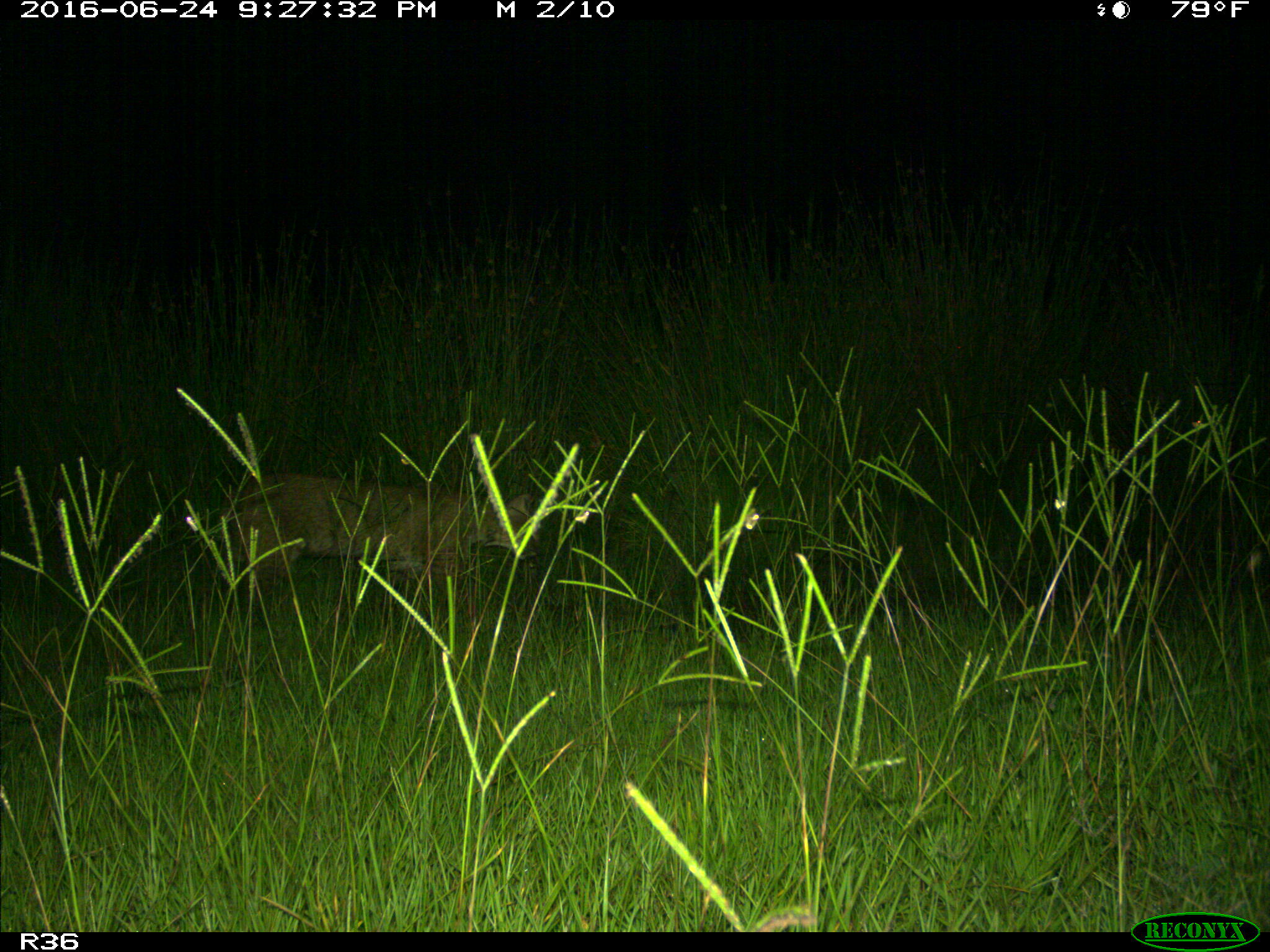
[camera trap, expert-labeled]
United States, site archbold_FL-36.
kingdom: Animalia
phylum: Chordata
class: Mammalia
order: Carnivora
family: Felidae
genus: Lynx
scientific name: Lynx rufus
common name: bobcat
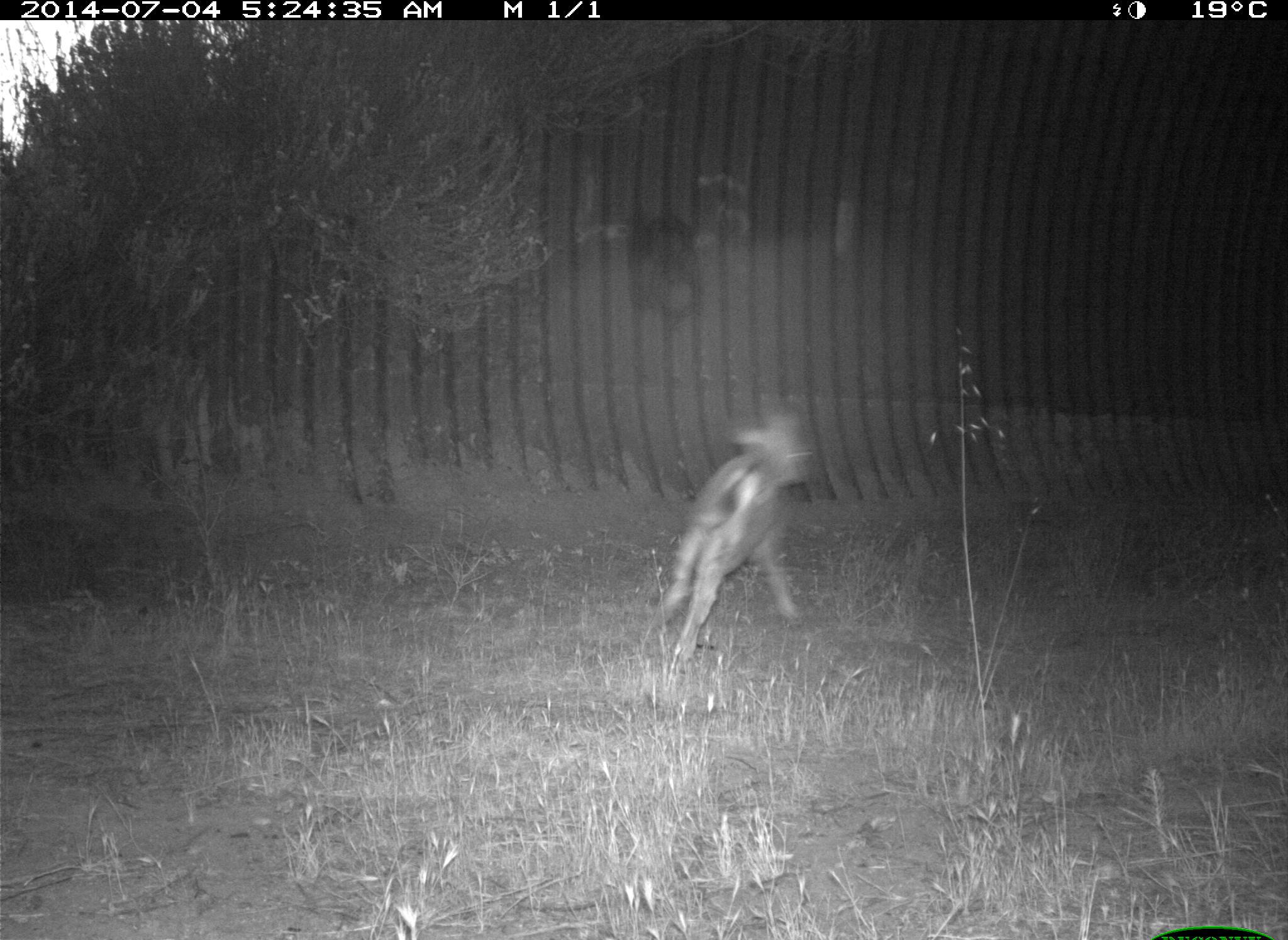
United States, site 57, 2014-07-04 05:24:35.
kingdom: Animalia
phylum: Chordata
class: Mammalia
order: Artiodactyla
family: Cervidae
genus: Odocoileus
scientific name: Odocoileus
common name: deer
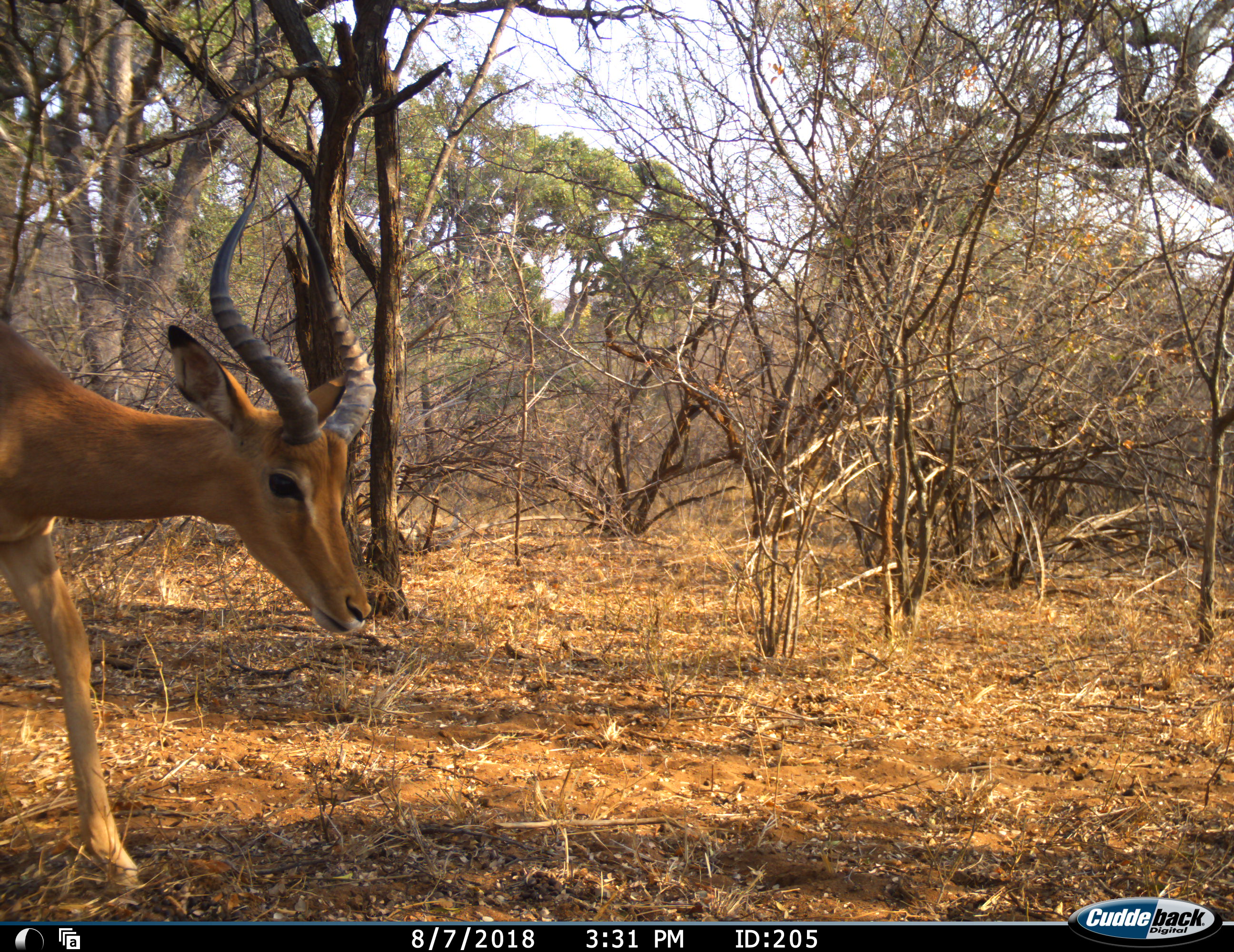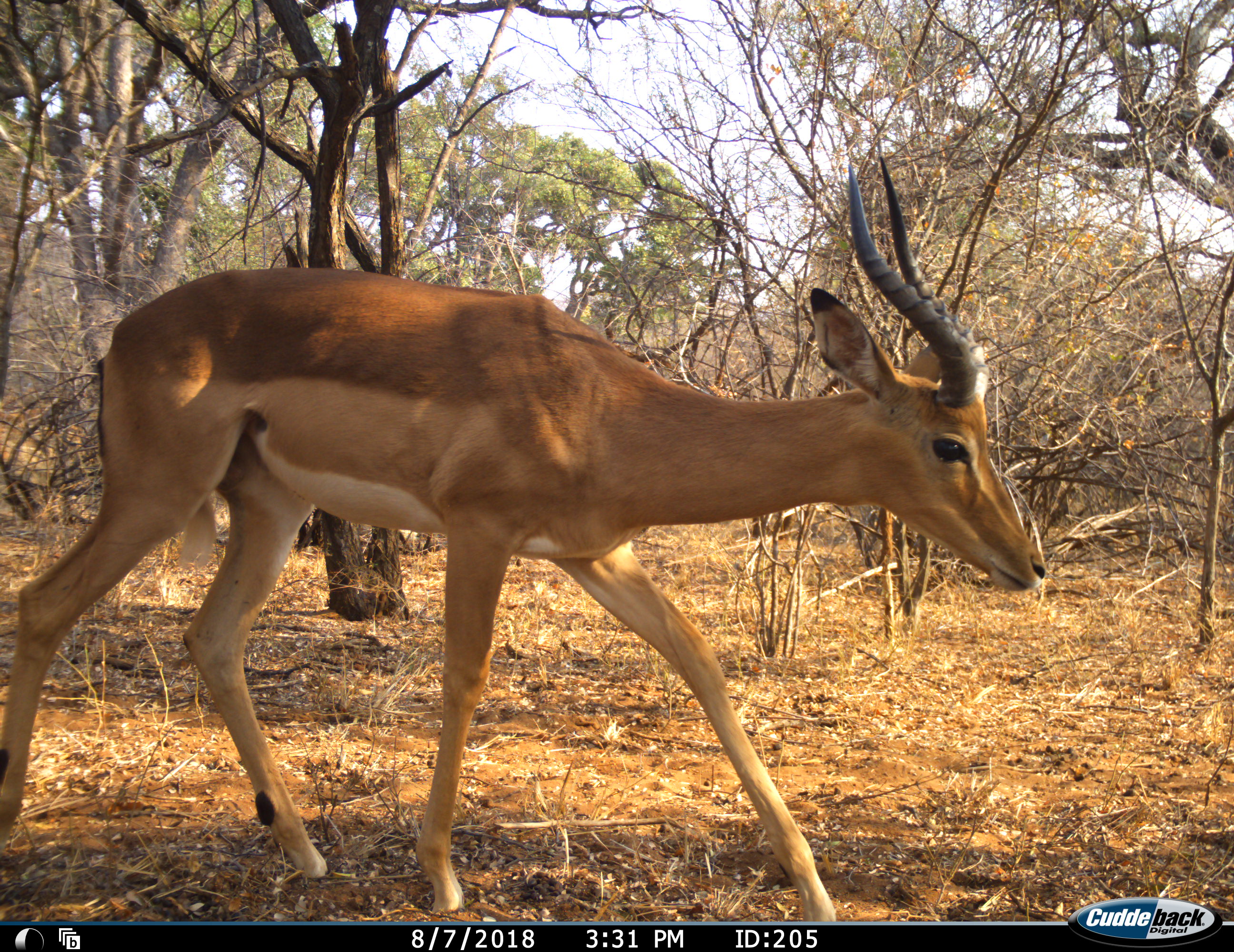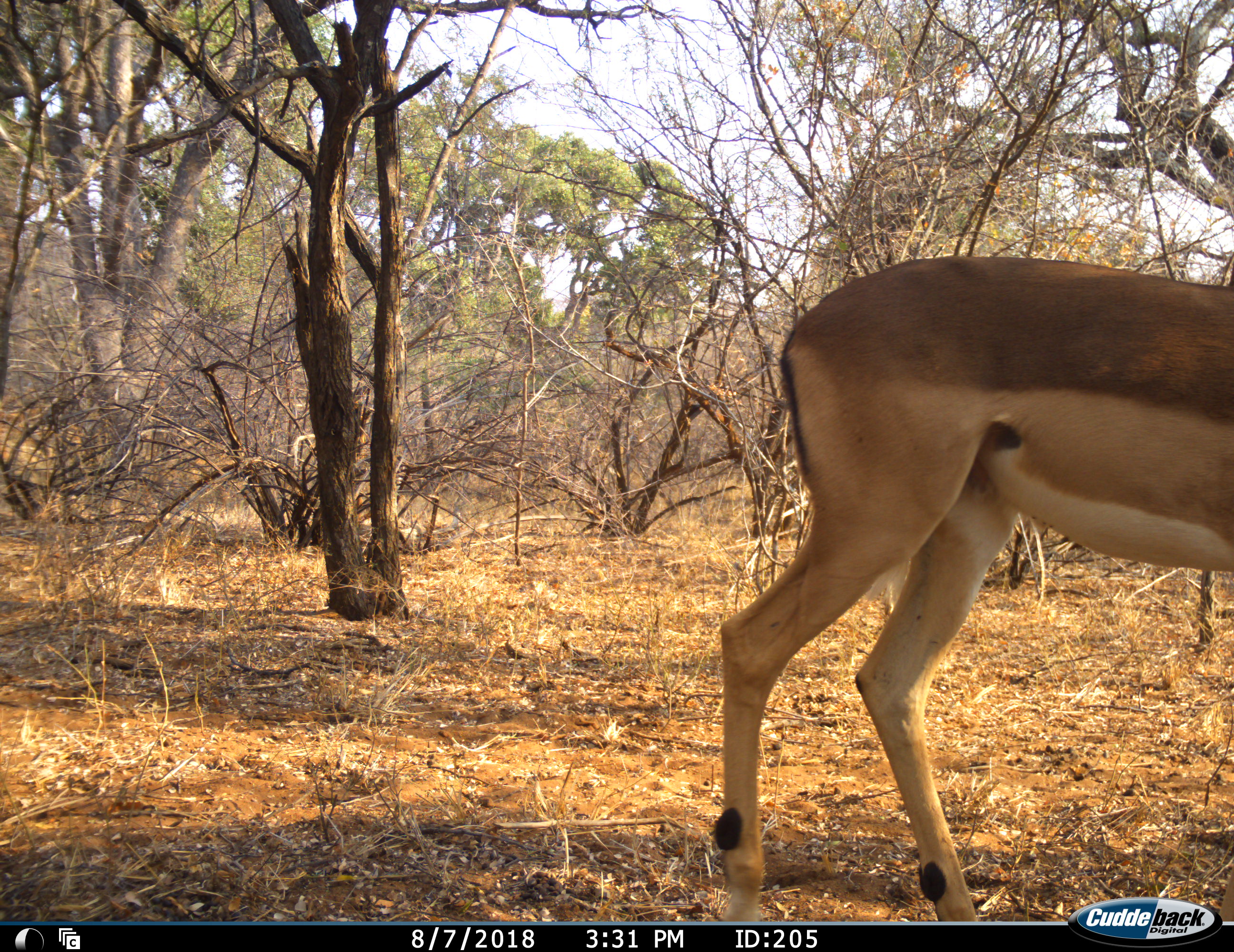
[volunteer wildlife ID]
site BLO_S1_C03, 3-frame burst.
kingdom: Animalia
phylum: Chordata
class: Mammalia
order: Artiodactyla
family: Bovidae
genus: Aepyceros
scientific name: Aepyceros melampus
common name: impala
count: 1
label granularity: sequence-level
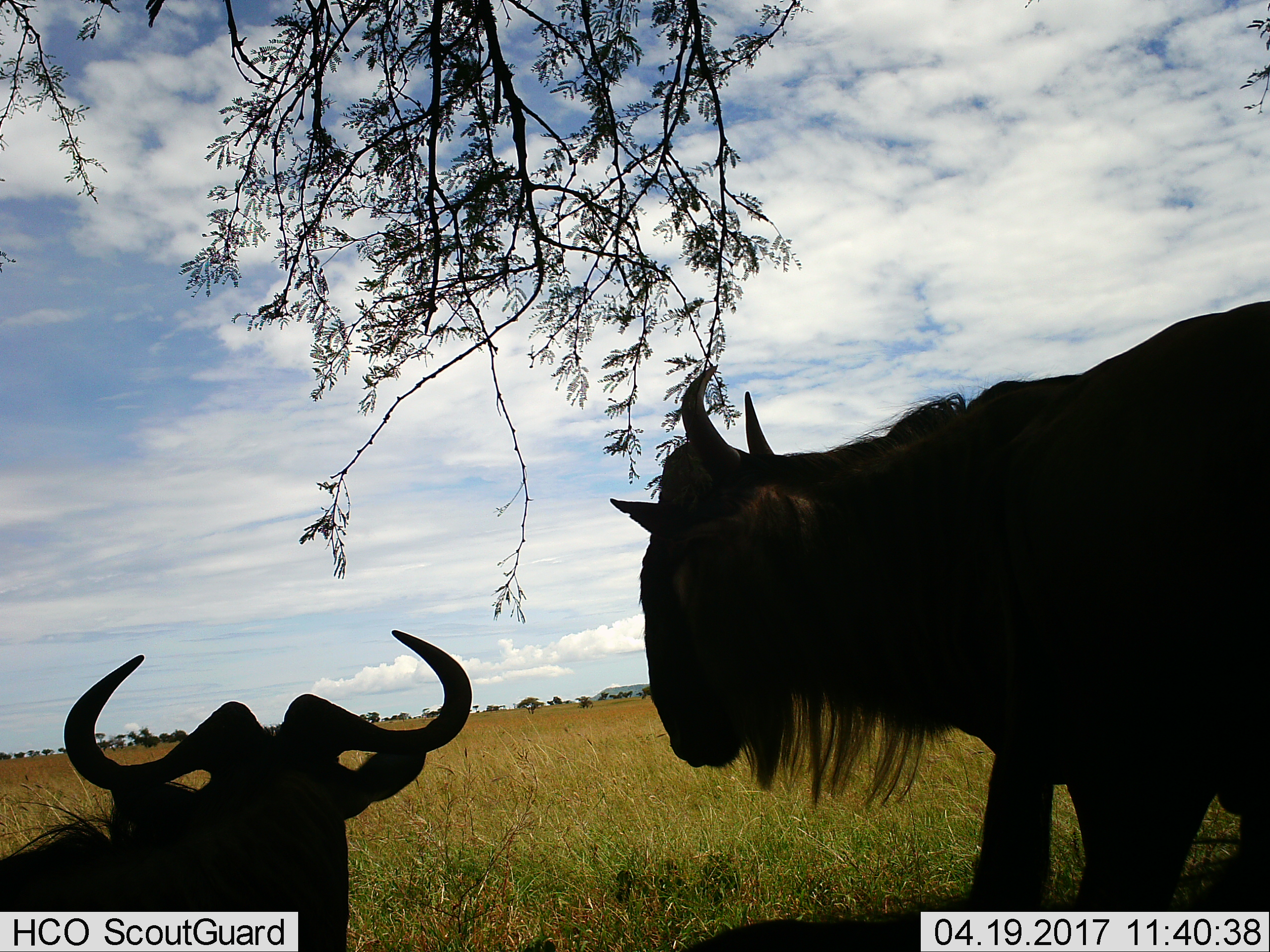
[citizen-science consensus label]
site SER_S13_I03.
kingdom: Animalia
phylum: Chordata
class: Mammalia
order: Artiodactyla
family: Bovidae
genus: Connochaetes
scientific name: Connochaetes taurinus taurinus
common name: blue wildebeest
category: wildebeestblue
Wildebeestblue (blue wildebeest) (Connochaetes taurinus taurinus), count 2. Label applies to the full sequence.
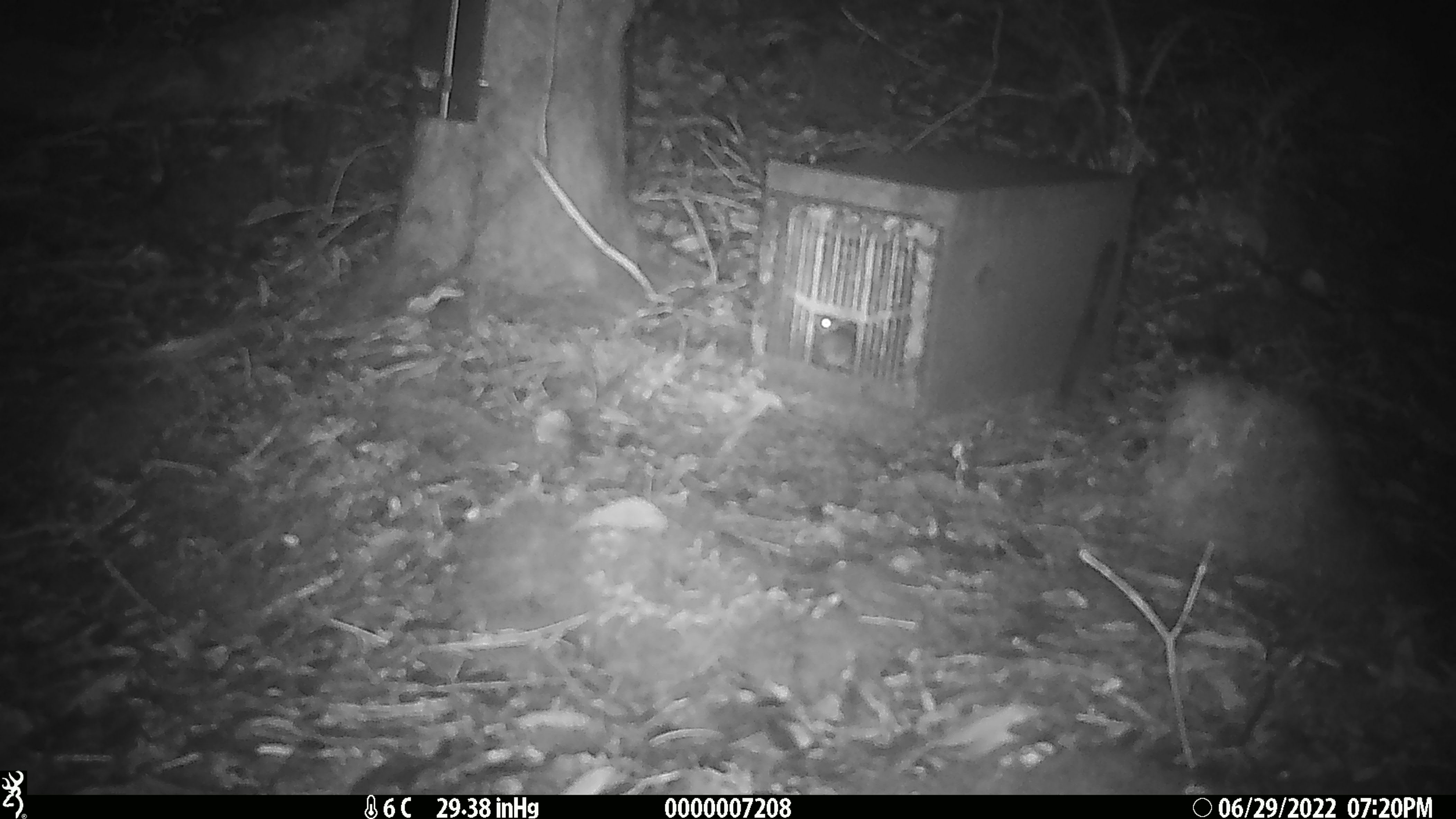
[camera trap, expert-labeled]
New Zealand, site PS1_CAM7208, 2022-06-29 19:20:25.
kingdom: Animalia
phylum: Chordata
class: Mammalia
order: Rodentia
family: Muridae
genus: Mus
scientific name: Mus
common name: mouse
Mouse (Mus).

# WHAT YOU NEED TO DO
Would you restate, exactly and with no pictures, the lines of the entries above from the one containing "genus: Aepyceros" through the one containing "common name: blue wildebeest"?

# TASK RESPONSE
genus: Aepyceros
scientific name: Aepyceros melampus
common name: impala
count: 1
label granularity: sequence-level
[citizen-science consensus label]
site SER_S13_I03.
kingdom: Animalia
phylum: Chordata
class: Mammalia
order: Artiodactyla
family: Bovidae
genus: Connochaetes
scientific name: Connochaetes taurinus taurinus
common name: blue wildebeest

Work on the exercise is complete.